Puoi riportare, parola per parola, la parte del brano sulla giovinezza di Francesco che va da "Nell'età giovanile, crebbe" fino a "amore di Dio." compreso?

• [BRANO FORNITO]
##########

Nell'età giovanile, crebbe tra le vanità dei vani figli degli uomini.
Dopo un'istruzione sommaria, venne destinato alla lucrosa attività del commercio.
Assistito e protetto dall'alto, benché vivesse tra giovani lascivi e fosse incline ai piaceri,
non seguì gli istinti sfrenati dei sensi e, benché vivesse tra avari mercanti e fosse intento ai
guadagni, non ripose la sua speranza nel denaro e nei tesori.
1028 Dio, infatti, aveva infuso nell'animo del giovane Francesco un sentimento di generosa
compassione, che, crescendo con lui dall'infanzia, gli aveva riempito il cuore di bontà, tanto che
già allora, ascoltatore non sordo del Vangelo, si propose di dare a chiunque gli chiedesse,
soprattutto se chiedeva per amore di Dio.
Una volta, tutto indaffarato nel negozio, mandò via a mani vuote contro le sue
abitudini, un povero che gli chiedeva l'elemosina per amor di Dio. Ma subito, rientrato in se
stesso, gli corse dietro, gli diede una generosa elemosina e promise al Signore Iddio che,
d'allora in poi, quando ne aveva la possibilità, non avrebbe mai detto di no a chi gli avesse
chiesto per amor di Dio.

##########

• [DATI FORNITI]
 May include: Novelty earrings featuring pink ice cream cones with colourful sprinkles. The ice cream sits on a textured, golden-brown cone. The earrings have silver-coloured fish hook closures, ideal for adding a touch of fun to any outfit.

##########

• [RISPOSTA AL COMPITO]
Nell'età giovanile, crebbe tra le vanità dei vani figli degli uomini.
Dopo un'istruzione sommaria, venne destinato alla lucrosa attività del commercio.
Assistito e protetto dall'alto, benché vivesse tra giovani lascivi e fosse incline ai piaceri,
non seguì gli istinti sfrenati dei sensi e, benché vivesse tra avari mercanti e fosse intento ai
guadagni, non ripose la sua speranza nel denaro e nei tesori.
1028 Dio, infatti, aveva infuso nell'animo del giovane Francesco un sentimento di generosa
compassione, che, crescendo con lui dall'infanzia, gli aveva riempito il cuore di bontà, tanto che
già allora, ascoltatore non sordo del Vangelo, si propose di dare a chiunque gli chiedesse,
soprattutto se chiedeva per amore di Dio.